Am Donnerstagabend ist er beim „LH-Stammtisch“ in Leoben. Ein SPÖ-Logo sucht man vergeblich. Voves gibt hier mehr den Conférencier. 200 Stakeholder – wie Voves es nennt –, vom Unternehmer bis zum Feuerwehrkommandanten, sind geladen und sollen ihre Anliegen für die Region vorbringen. Die „Region“ ist nämlich – nach Gemeinde- und Bezirkszusammenlegungen – das neue Zauberwort. Sieben gibt es in der Steiermark. In diese soll nun schwerpunktmäßig investiert werden. „Die Zeit der Gießkanne ist vorbei“, erklärt Voves den Stakeholdern.

Von seiner ersten Periode als Landeshauptmann von 2005 bis 2010 blieb nicht viel mehr als sein Image als Polterer. Einem Unternehmer, der mit Absiedlung drohte, rief er „Nimm a Cola und schleich di!“ nach. Kanzler Gusenbauer, der mit ihm wegen einer Staatssekretariat-Besetzung telefonieren wollte, richtete er während einer Pressekonferenz aus: „Das interessiert mich jetzt nicht.“

Der Polterer ist mehr für die Öffentlichkeit bestimmt. Im persönlichen Umgang spricht Voves eher leise. Durchaus gewinnend im Auftreten, bleibt er doch auch immer auf Distanz. Mit dem Du-Wort geht er für einen Landeshauptmann recht sparsam um.

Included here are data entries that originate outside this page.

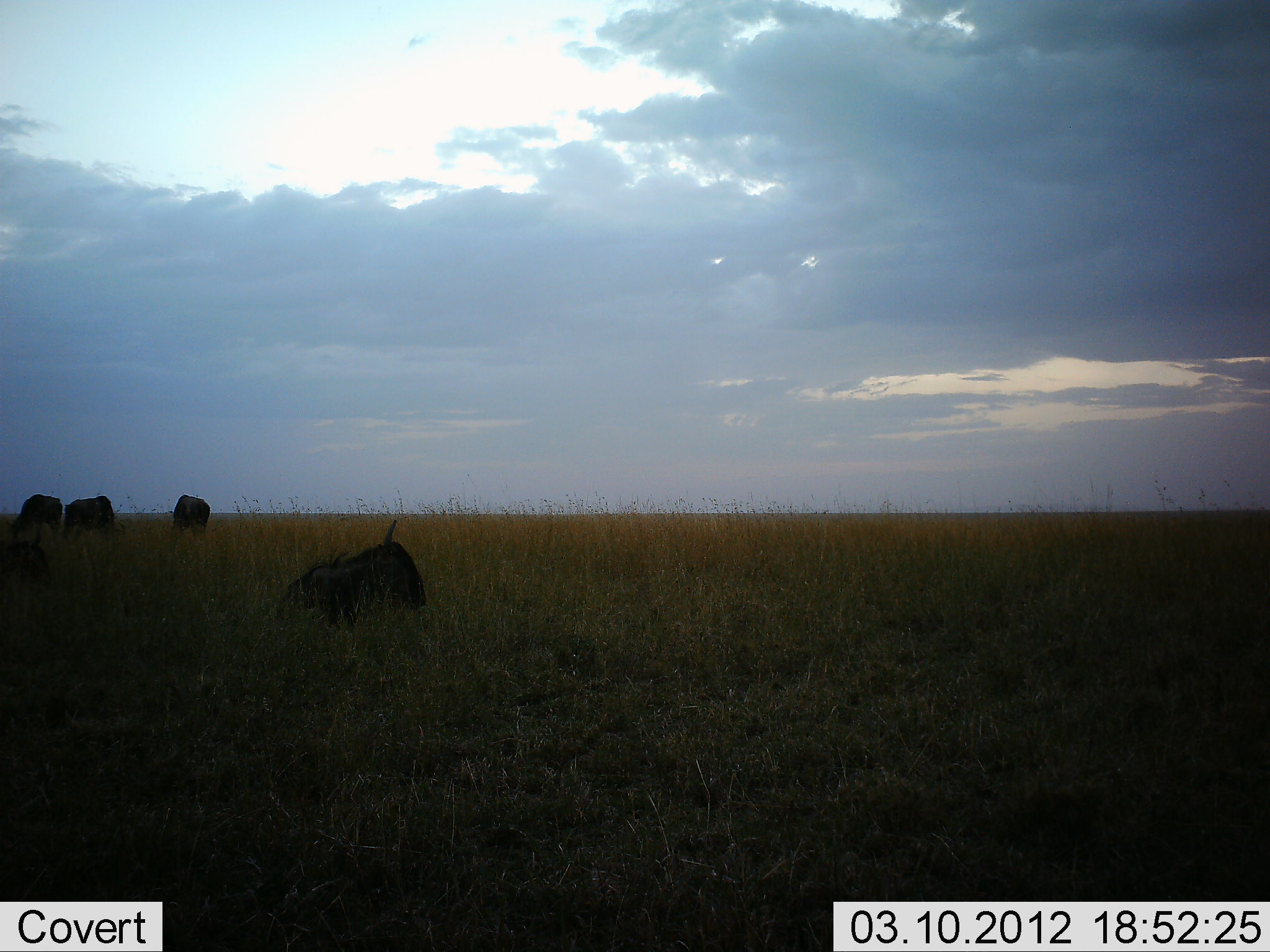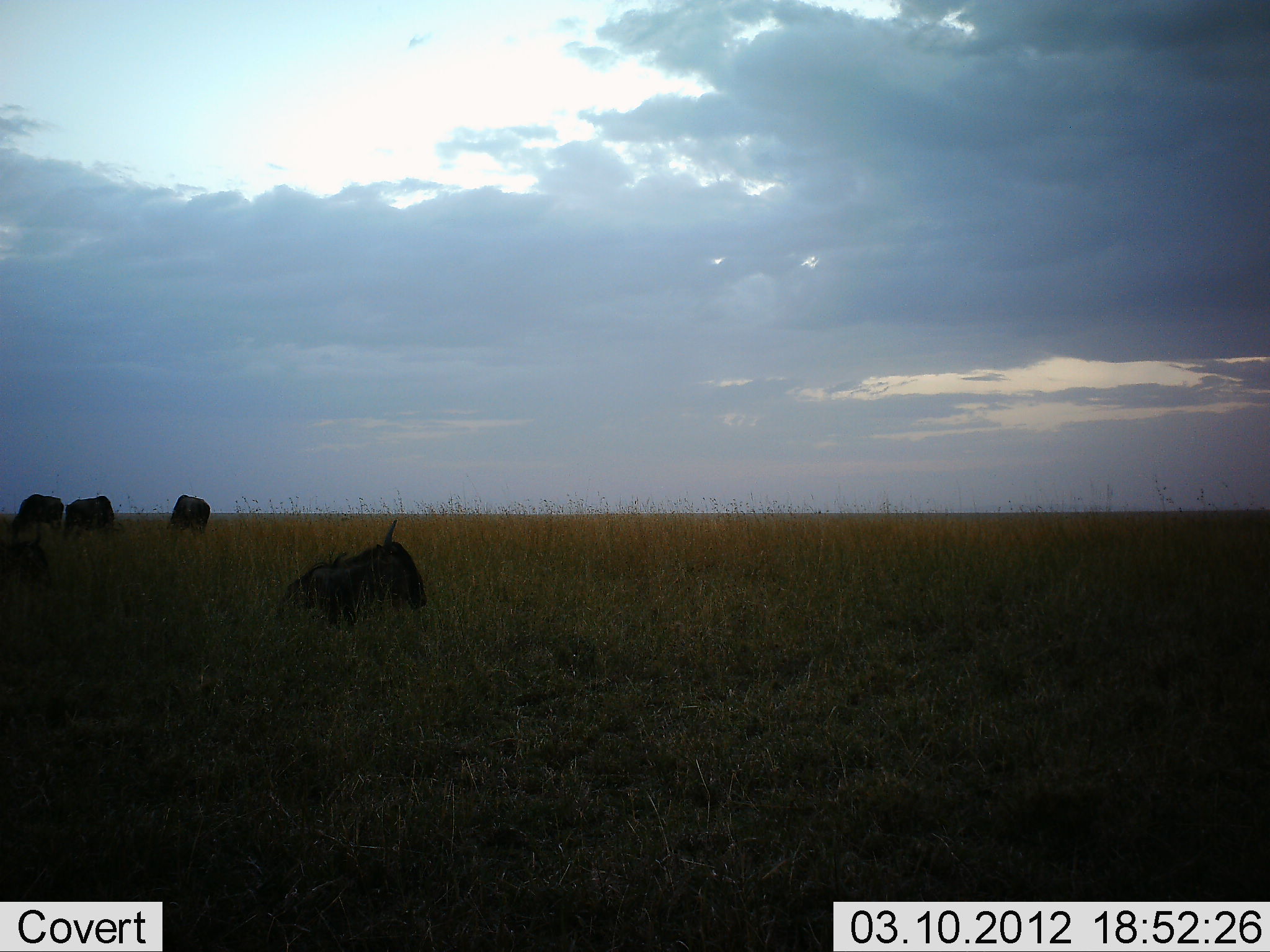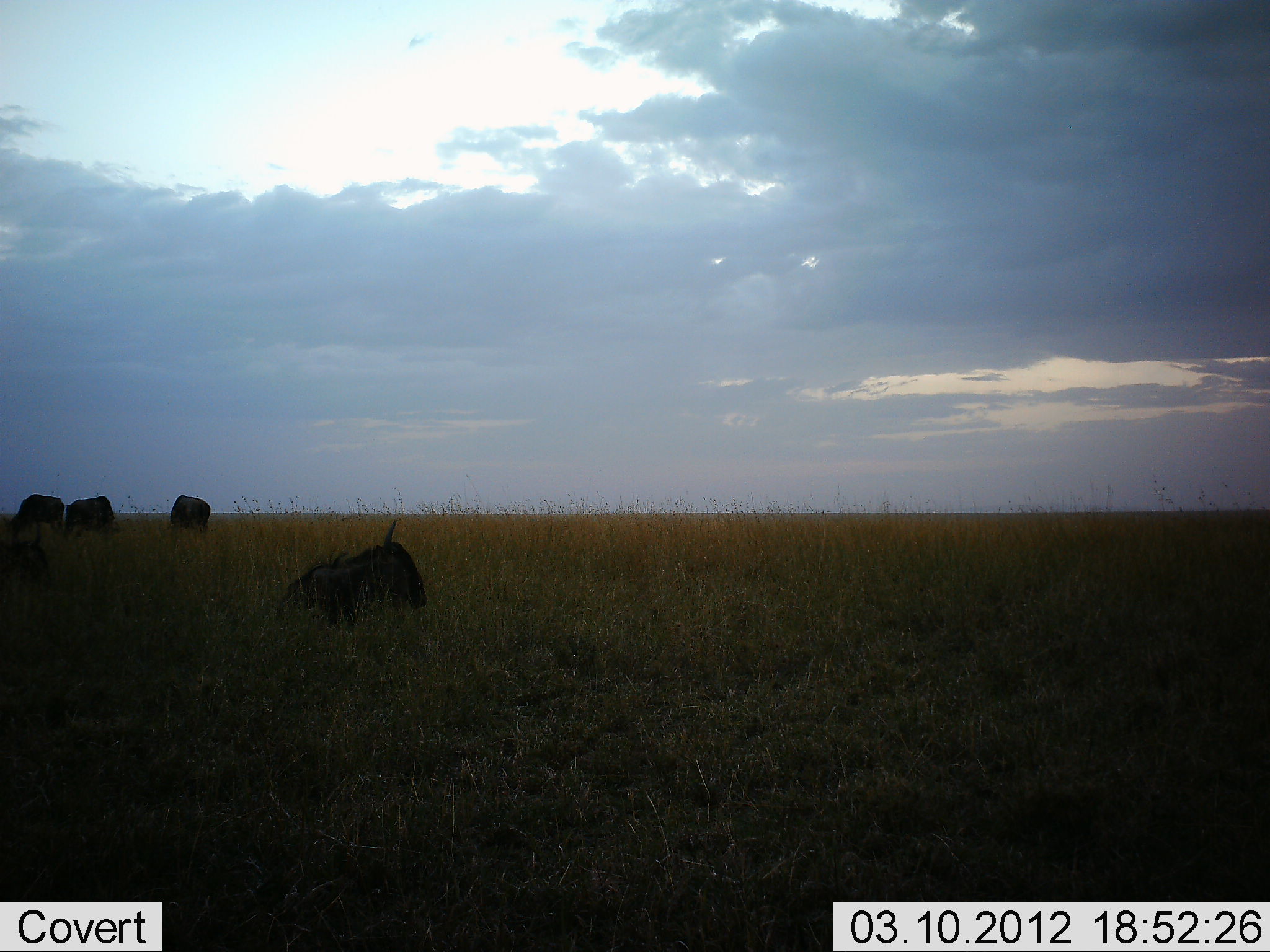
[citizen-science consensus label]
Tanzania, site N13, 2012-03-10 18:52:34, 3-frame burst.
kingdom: Animalia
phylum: Chordata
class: Mammalia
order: Artiodactyla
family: Bovidae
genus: Connochaetes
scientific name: Connochaetes taurinus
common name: blue wildebeest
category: wildebeest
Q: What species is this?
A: Wildebeest (blue wildebeest) (Connochaetes taurinus).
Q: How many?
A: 4.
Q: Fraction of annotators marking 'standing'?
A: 71%.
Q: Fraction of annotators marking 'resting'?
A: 79%.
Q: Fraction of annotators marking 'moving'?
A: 0%.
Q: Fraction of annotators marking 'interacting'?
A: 0%.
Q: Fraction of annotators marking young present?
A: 0%.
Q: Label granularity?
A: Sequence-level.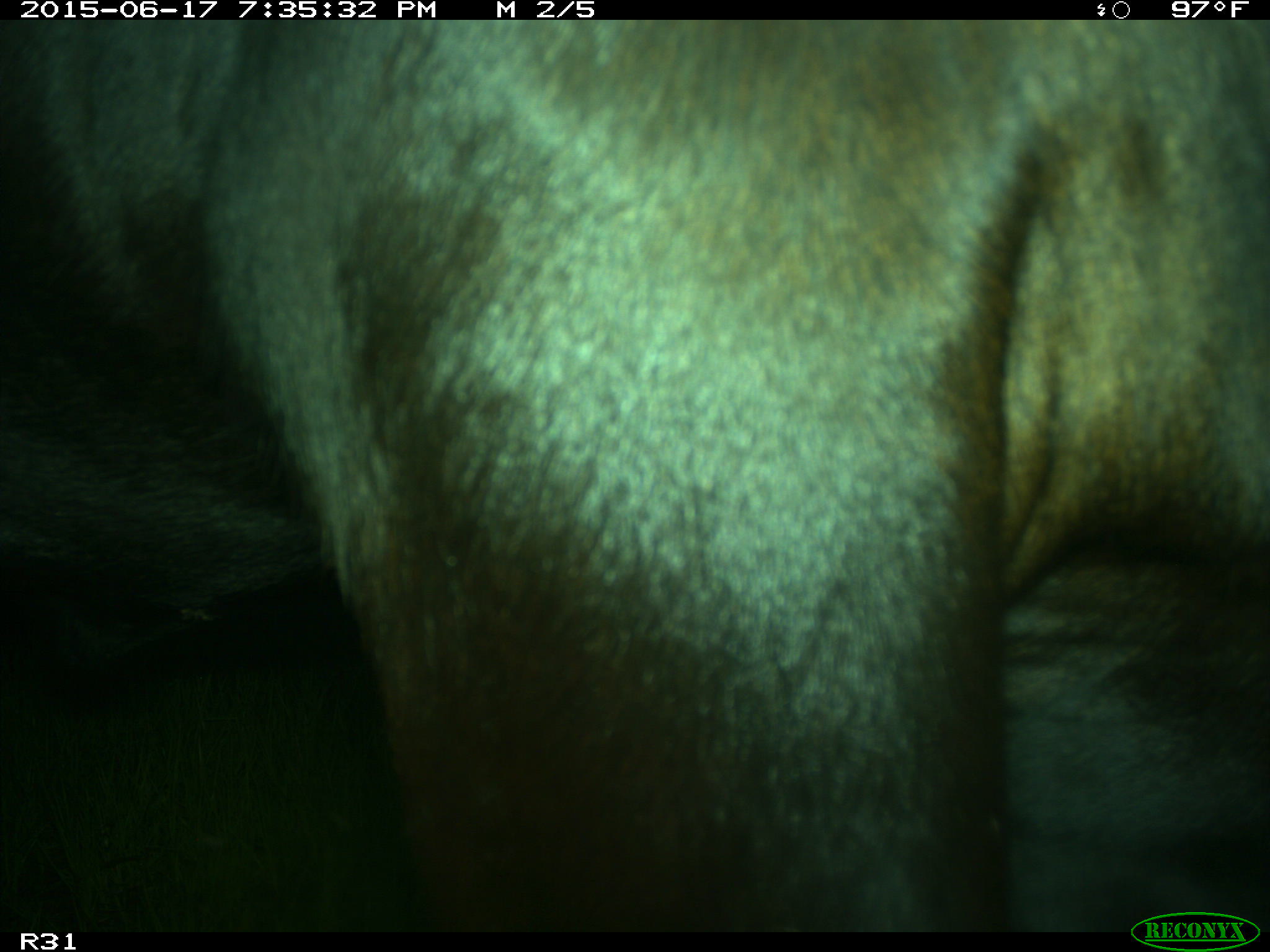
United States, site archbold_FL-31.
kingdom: Animalia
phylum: Chordata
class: Mammalia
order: Artiodactyla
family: Bovidae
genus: Bos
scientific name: Bos taurus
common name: domestic cow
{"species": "Bos taurus (domestic cow)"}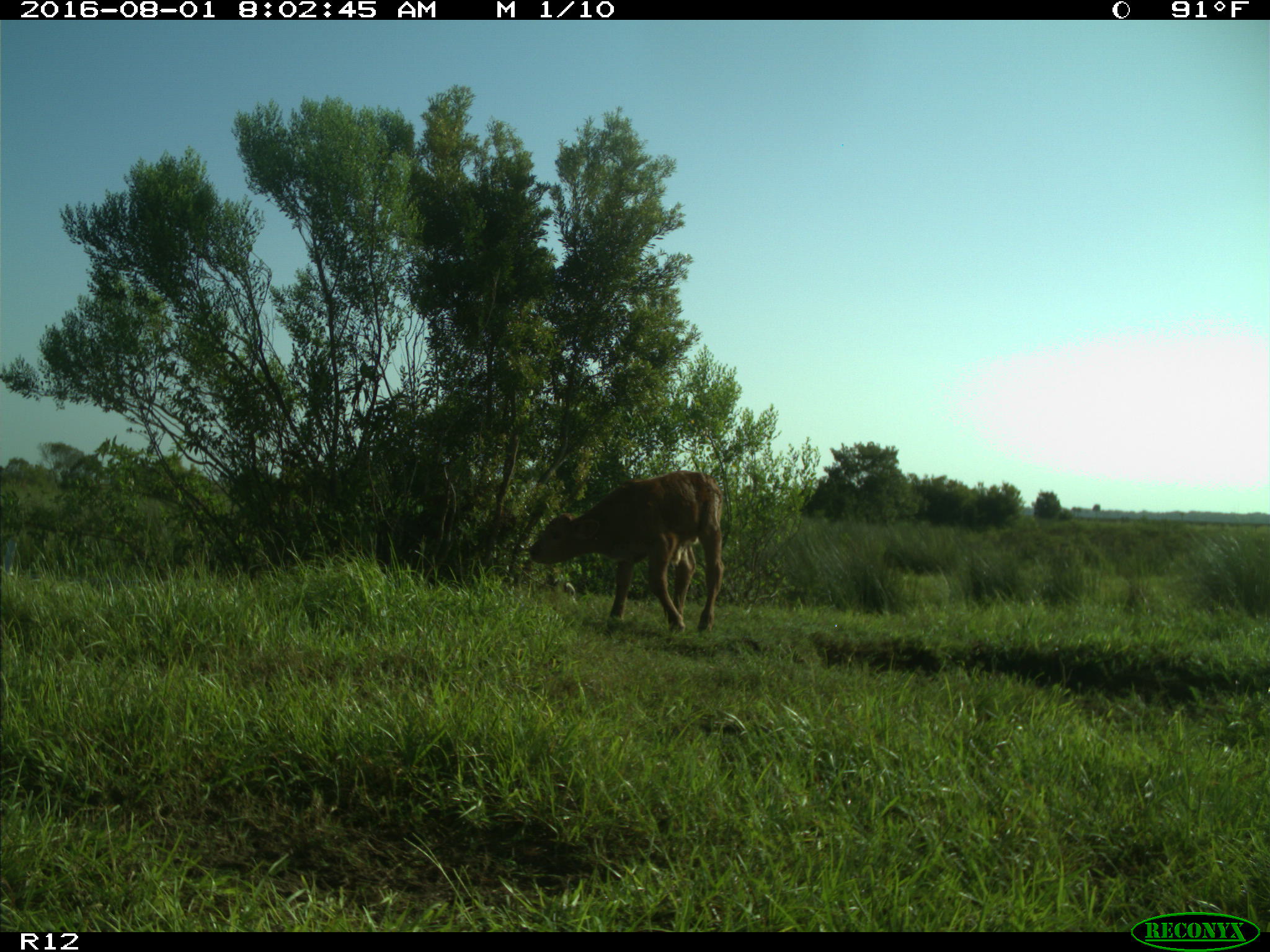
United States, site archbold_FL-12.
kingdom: Animalia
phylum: Chordata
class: Mammalia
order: Artiodactyla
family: Bovidae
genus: Bos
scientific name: Bos taurus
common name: domestic cow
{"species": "Bos taurus (domestic cow)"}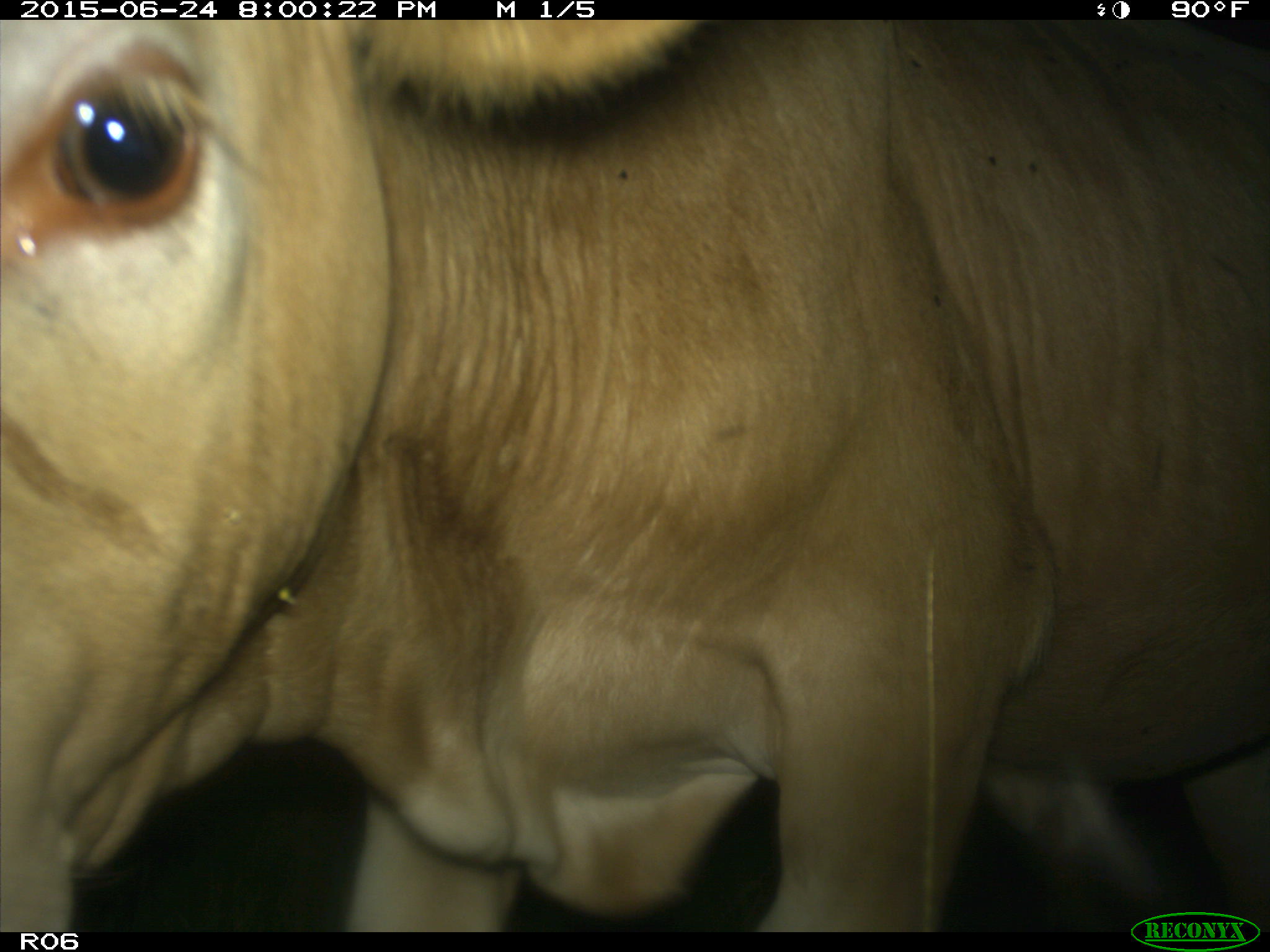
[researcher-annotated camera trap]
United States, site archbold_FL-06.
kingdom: Animalia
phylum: Chordata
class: Mammalia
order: Artiodactyla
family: Bovidae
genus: Bos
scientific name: Bos taurus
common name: domestic cow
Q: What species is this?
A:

Beschwörend wird sein Ton, wenn er über seine Reformen redet. In der zweiten Amtszeit wurden Gemeinden und Bezirke zusammengelegt, in der Verwaltung wurde gespart, das Nulldefizit 2015 durchgesetzt. Wenn Schuldenmachen linke Politik sei, dann sei er nicht mit dabei, erklärte er einmal.

Franz Voves, der „Josef II.“ der Steiermark? Abgesehen davon, dass dessen Reformen weitreichender waren, ging dessen Eifer so weit, den Bürgern kirchliche Feiertage, Krippenspiele und andere Vergnügungen zu streichen. So weit würde Voves freilich nie gehen. So viel Populist ist er noch.

Steckbrief

Franz Voves
Geboren am 28.Februar 1953 in Graz. Er war Mittelstürmer in der Eishockey-Kampfmannschaft des ATSE Graz, nahm an 75Spielen für die Nationalmannschaft sowie an sieben Weltmeisterschaften und an den Olympischen Winterspielen 1976 in Innsbruck teil.

Voves studierte Wirtschaft, begann 1979 in der Merkur-Versicherung und brachte es bis zum Finanzvorstand.

2002 wurde er zum SPÖ-Landesparteivorsitzenden der Steiermark gewählt. 2005 wurde er Landeshauptmann, 2010 trotz Verlusten wiedergewählt.

Kommenden Sonntag, am 31. Mai 2015, stellt er sich erneut der Wahl.